42 人間の意識閾
「この町にはねずみがいるって。それも大きくて、ずる賢くて、暗いところが大好きなやつだって――」
ジェラルド王子のせりふを思いだしてつたえたところで、ルイは突発的な衝動からアルバートをこきおろすことにして、毎度そうしているように王子のふがいなさについて非難をはじめたが、ディレンツァは腕組みしたまま沈思しており、聞いている気配がなかった。
トレヴァはルイのおしゃべりに耳をかたむけていたが、むしろ知り合って間もない沙漠の国の王子が、いち旅のお供である女性に悪罵されているという事実をふしぎに思っている様子だった。
トレヴァがルイの酷評のあいだに、ちらちらとアルバートを垣間見たため、アルバートがその視線に気づき、ようやく白髪の老人との会話をひと段落することを思いついたらしく、老人にていねいにいとまを告げ、トレヴァたちのところにもどってきた。
「なに、呼んだ?」アルバートが陽気に訊ねた。
「あ、いや」トレヴァは言いよどむ。
ルイがあなたの悪口を言っていたから、と説明できるわけもない。
「べつに呼んじゃないわよ。話題にしてただけで」ルイがふふんと微笑する。
「え、話題? なんの話題?」アルバートが両目を見開く。
「なんでもいいじゃない、面倒くさいわね」ルイはそっぽを向く。
「え、なにさ? 気になるじゃない」アルバートが食いさがる。
トレヴァは二人のやりとりをみていて、内心ほくそ笑む。
この関係は最初からずっとこうで、こうだからこそ成立しているところがあるのではないだろうか。
これからもずっとこうなのではないかと思わされる趣きさえある。
すると、湾岸事務所のまえにたむろしていた人々が、ぽつぽつと帰りはじめた。
まじめそうな顔つきの商人の「どうせだめだろうけど、あきらめてもはじまらないから明日もきてみよう」とか、屈強な身体つきの漁師の「家にいるとかあちゃんに怒られるだけだからな、ははは」とか、旅人らしき風体の男の「このままじゃ宿泊費もままならない、どうしよう――」といったぼやきやら悲嘆やらがとびかっている。

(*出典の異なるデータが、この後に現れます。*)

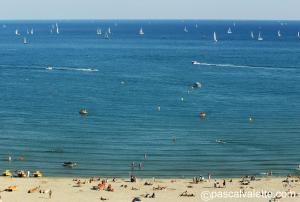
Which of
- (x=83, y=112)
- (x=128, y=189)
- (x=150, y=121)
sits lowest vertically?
(x=128, y=189)

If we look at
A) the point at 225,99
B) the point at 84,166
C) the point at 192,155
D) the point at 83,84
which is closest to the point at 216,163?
the point at 192,155

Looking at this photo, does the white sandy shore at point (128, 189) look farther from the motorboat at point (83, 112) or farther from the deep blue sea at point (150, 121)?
the motorboat at point (83, 112)

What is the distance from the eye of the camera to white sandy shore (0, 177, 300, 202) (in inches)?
2345

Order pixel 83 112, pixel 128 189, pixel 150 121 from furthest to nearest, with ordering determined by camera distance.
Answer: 1. pixel 83 112
2. pixel 150 121
3. pixel 128 189

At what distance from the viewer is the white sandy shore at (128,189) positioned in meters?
59.6

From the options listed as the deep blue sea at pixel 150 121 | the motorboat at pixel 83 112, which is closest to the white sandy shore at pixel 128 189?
the deep blue sea at pixel 150 121

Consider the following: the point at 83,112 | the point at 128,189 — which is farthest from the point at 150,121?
the point at 128,189

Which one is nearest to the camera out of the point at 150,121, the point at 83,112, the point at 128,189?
the point at 128,189

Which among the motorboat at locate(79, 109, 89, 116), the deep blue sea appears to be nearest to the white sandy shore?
the deep blue sea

「そろそろ解散なのかな?」アルバートがだれにというわけでもなく問いかける。
トレヴァがうなずく。
「湾岸事務所は日が暮れたら閉まるんですよ。あと一時間かそこらで今日の営業は終わりですね。夜間は当直の人が残っているだけで、乗船券の手配なんかも、緊急のもの以外はできなくなるんです」
ルイは西の空をみつめる。まだ太陽はそれほどかたむいてはいなかったが、いったん沈みだすと水平線に消えてしまうのは早いのだろう。「あと一時間で日没ってことね……」
アルバートが「どうしよう?」とつぶやいた。
どういう意味についていっているのかは解釈の選択が多すぎてわからなかったが、いずれにせよ、おなじことだった。
ルイにだって返答のしようがない。
トレヴァも黙りこんでいる。
しかし、ルイがつぎの行動にあぐねて、ディレンツァになにか提案をもとめようとすると、ディレンツァがふと、足早に湾岸事務所に向けて歩きだした。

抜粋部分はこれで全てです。